Open 0312birdzhang opened 5 months ago
Which model did you infer with? Are using using all the NPU cores?
supercombo @master 341b81c0a5c5f378f749a8ba07514f48f0f9faa5. The latest model is taking me 100ms to run. Haven't had time to check the older models. Accuracy is bad, not sure if it's my implementation
Which model did you infer with? Are using using all the NPU cores?
https://github.com/commaai/openpilot/commit/531c13f2acd8d15914aba34a40b356dcb7f02ced
Yes, with RKNNLite.NPU_CORE_0_1_2
.
supercombo @master 341b81c0a5c5f378f749a8ba07514f48f0f9faa5. The latest model is taking me 100ms to run. Haven't had time to check the older models. Accuracy is bad, not sure if it's my implementation
The latest model is 100ms too. I'm thinking use C++ rknn_api, but i'm a Java/Python developer, it's hard for me.
I am already running using the C++ rknn_api, 10ms savings for the latest model compared to using python, not worth. I think we need to look at the underlying issue. Get the performance of each op type.
I just did a quick test with the older models. v0.8.13 runs at 40ms single core, lemon pie model runs at 70ms single core, and the latest model certified herbalist model runs at 110ms single core
I have also tested it, but the NPU usage is very low, and it takes about 50ms to infer one frame.
Also what dev platform are you running on? OS? Are you able to do a perf_debug?
Also what dev platform are you running on? OS? Are you able to do a perf_debug?

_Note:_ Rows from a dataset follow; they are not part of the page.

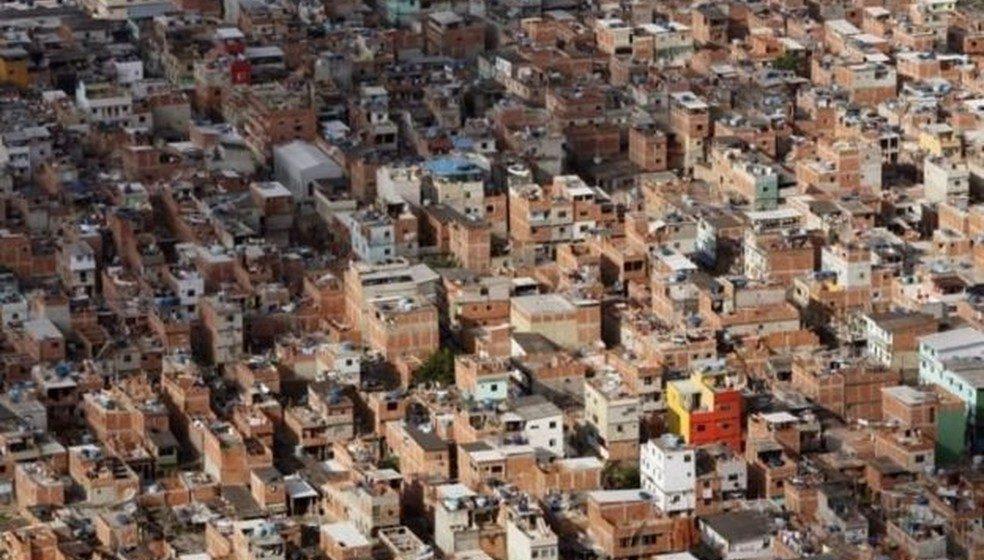 Rio tem mais operações em áreas do tráfico do que nas dominadas pela milícia, indica estudo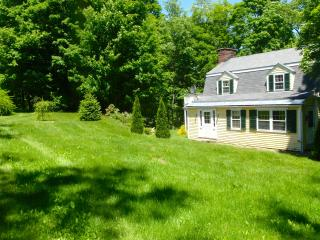 Enchanted Cottage on Babbling Brook, Tyringham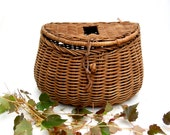 vintage creel.fishing.cabin.mountain.sports.basket.rustic.40s.50s.tessiemay vintage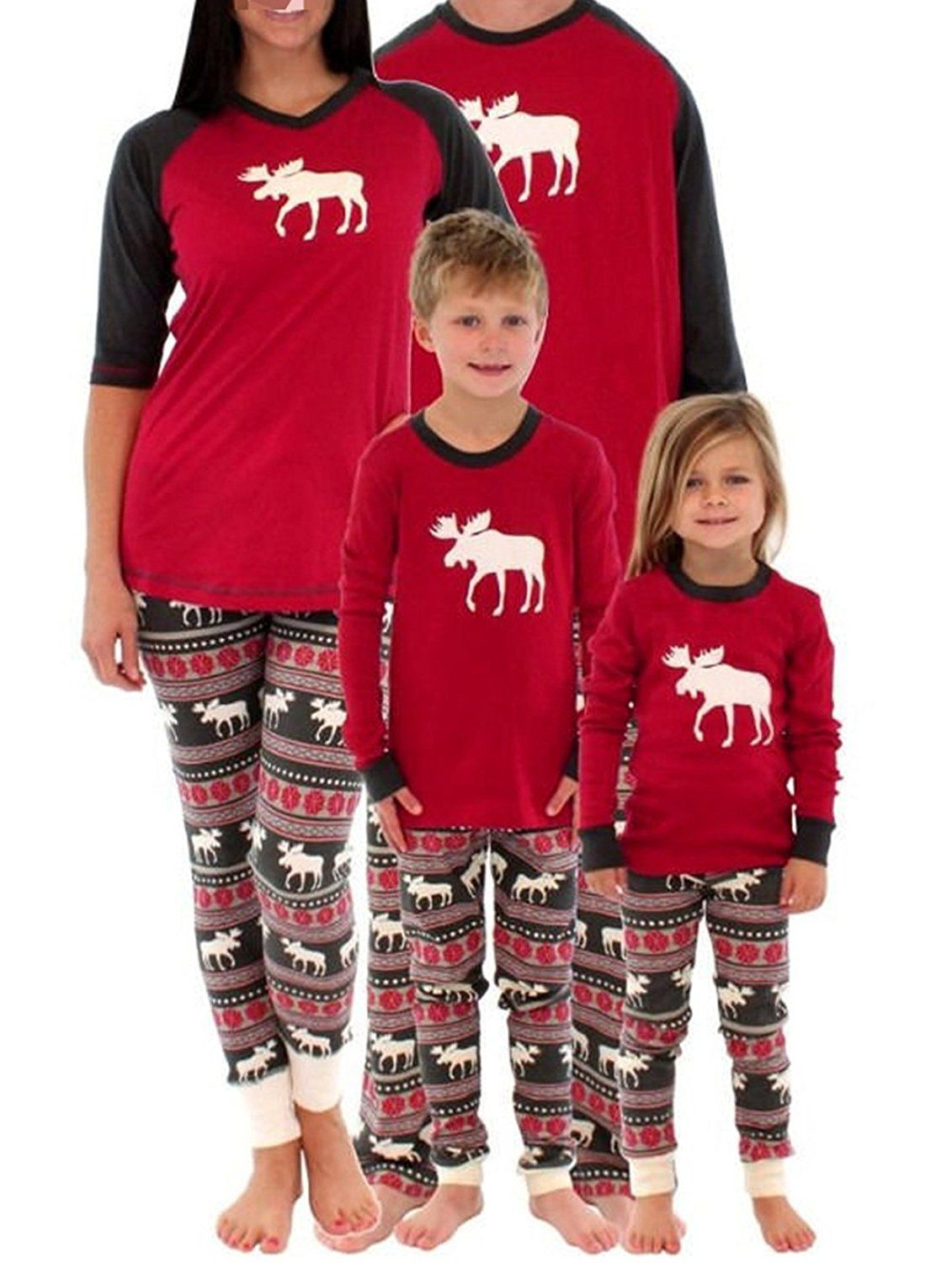 Amazon.com  Family Matching Christmas Pajamas Set For Mom And Dad Deer Striped  Sleepwear Outfits  Clothing 872e27d0e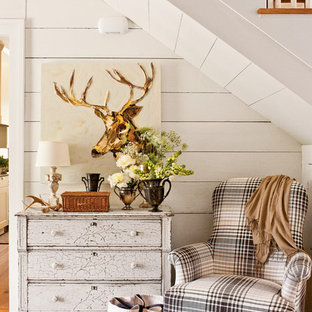 Idée de décoration pour un couloir style shabby chic avec un mur blanc.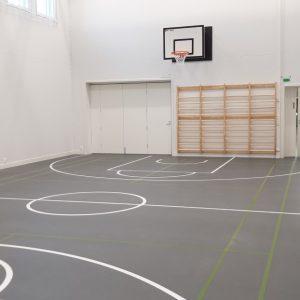 Seinään kiinnitettävät lentopallotelineet / tolpat Sport System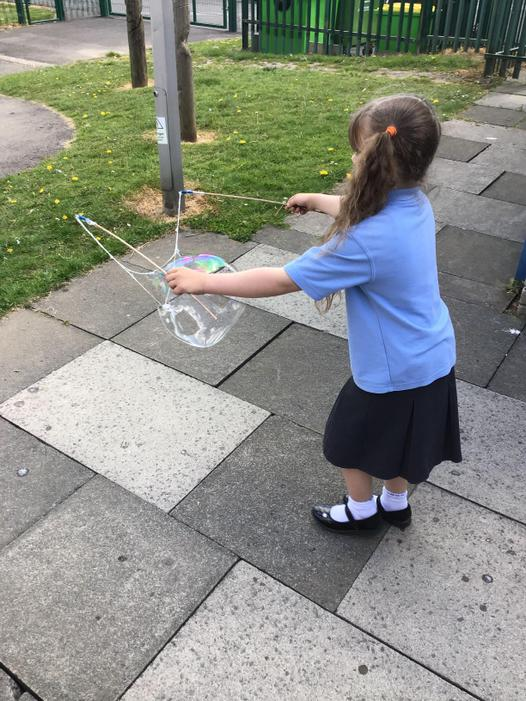 Giant bubbles in the sunshine!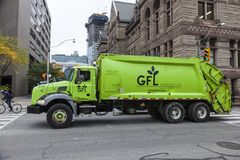 Περιβαλλοντικό φορτηγό υπηρεσιών στο Τορόντο, Καναδάς Στοκ Εικόνες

Same as this project. https://github.com/Joshua-Riek/ubuntu-rockchip
The perf log: https://gist.github.com/0312birdzhang/810b1fd40427484f7167e9bd4bf4f1cf
Oh thank you. Looks like the reshape is taking bulk of the time moving things around from the NPU to the CPU. Maybe we can remove reshape and find a substitute for it.
By the way, how are you getting the perf log? I don't quite understand how does adb work between a linux host and a linux client.
By the way, how are you getting the perf log?
Search rknn.eval_perf()
in 01_Rockchip_RKNPU_Quick_Start_RKNN_SDK_V1.6.0_EN.pdf, the python script runs on Host and the dev board plays as a client via adb.
I don't quite understand how does adb work between a linux host and a linux client.
I'm using Orangepi 5, and need to flash the stock orangepi ubuntu(you can burn to sdcard), otherwise adb not works.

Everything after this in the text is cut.